**TO BE DONE**
[1] For the WHAI description below, state whether each statement agrees with it: (a) the code is optimized for speed; (b) the method comes from a 2018 ICLR paper; (c) libMulti_Sample.so samples from the CRT distribution. Answer each with yes or no and quote the deciding words of the description.
[2] Pick up the WHAI description below after its last line and continue writing it.

+++ READING TEXT +++

WHAI

This is the demo code for "WHAI: Weibull Hybrid Autoencoding Inference for Deep Topic Modeling"

Introduction

This code implement the Weibull Hybrid Autoencoding Inference (WHAI), from the 2018 ICLR paper with the title "WHAI: Weibull Hybrid Autoencoding Inference for Deep Topic Modeling".

To train an inference network jointly with a deep generative topic model, making it both scalable to big corpora and fast in out-of-sample prediction, we develop Weibull hybrid autoencoding inference (WHAI) for deep latent Dirichlet allocation, which infers posterior samples via a hybrid of stochastic-gradient MCMC and autoencoding variational Bayes. The effectiveness and efficiency of WHAI are illustrated with experiments on big corpora.

This source code is made publicly available for reproducibility purposes, it is not optimized for speed, minimally documented but fully functional.

How to use

The folder includes the following files:

joint_main_online.py: The main function to run our model.

model_layer1.py: The module function realizing one-layer model.

model_layer2.py: The module function realizing two-layer model.

model_layer3.py: The module function realizing three-layer model.

PGBN_sampler.py: The module function realizing some sampling in our model.

libCrt_Multi_Sample.so: A sampling function to sample from CRT distribution (written based on C and used only in Linux).

libMulti_Sample.so: A sampling function to sample from Multinomial distribution (written based on C and used only in Linux).

+++ MATERIAL +++

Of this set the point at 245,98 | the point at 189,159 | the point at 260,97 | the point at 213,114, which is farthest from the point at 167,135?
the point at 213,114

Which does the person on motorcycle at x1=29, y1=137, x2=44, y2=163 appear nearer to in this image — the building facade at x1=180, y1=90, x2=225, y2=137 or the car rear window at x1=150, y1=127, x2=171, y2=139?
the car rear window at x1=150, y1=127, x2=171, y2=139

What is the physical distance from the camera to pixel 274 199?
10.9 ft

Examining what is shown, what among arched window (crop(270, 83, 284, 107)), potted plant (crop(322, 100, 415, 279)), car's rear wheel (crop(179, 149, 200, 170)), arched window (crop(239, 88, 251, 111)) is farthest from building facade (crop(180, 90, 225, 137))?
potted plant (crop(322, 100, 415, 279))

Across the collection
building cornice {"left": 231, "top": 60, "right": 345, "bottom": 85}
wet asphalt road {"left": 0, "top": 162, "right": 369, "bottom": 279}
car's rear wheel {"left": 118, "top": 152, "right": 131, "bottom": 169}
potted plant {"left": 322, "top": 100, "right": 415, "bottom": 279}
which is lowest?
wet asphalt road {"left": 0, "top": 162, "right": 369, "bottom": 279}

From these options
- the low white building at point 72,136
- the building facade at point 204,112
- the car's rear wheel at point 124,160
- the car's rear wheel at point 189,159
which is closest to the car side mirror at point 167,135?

+++

**OUTPUTS FOR THE TASKS**
[1]
(a) No: "it is not optimized for speed"
(b) Yes: "from the 2018 ICLR paper"
(c) No: "A sampling function to sample from Multinomial distribution"

[2]
perplexity.m: A function to calculate the perplexity according to Equation (11) in our paper.

You can use our code in Linux system with Theano package. If you have any questions, please contact us.

License

Please note that this code should be used at your own risk. There is no implied guarantee that it will not do anything stupid. Permission is granted to use and modify the code.

Citing WHAI

Please cite our ICLR paper in your publications if it helps your research:

@inproceedings{WHAI_ICLR2018,
  Author = {H. Zhang, B. Chen, D. Guo, and M. Zhou},
  Title = {WHAI: WEIBULL HYBRID AUTOENCODING INFERENCE FOR DEEP TOPIC MODELING},
  booktitle={ICLR},
  Year  = {2018}
}

Data

The Original 20news and MNIST datasets are included in the data folder. If you want to calculate the per-heldout-word perplexity, you may need to partition the date according to the describtion in section 3.1.

RCV1 dataset are provided by Cong et al. (2017)

The WIKI dataset are downloaded using scripts provided in Hoffman et al. (2010).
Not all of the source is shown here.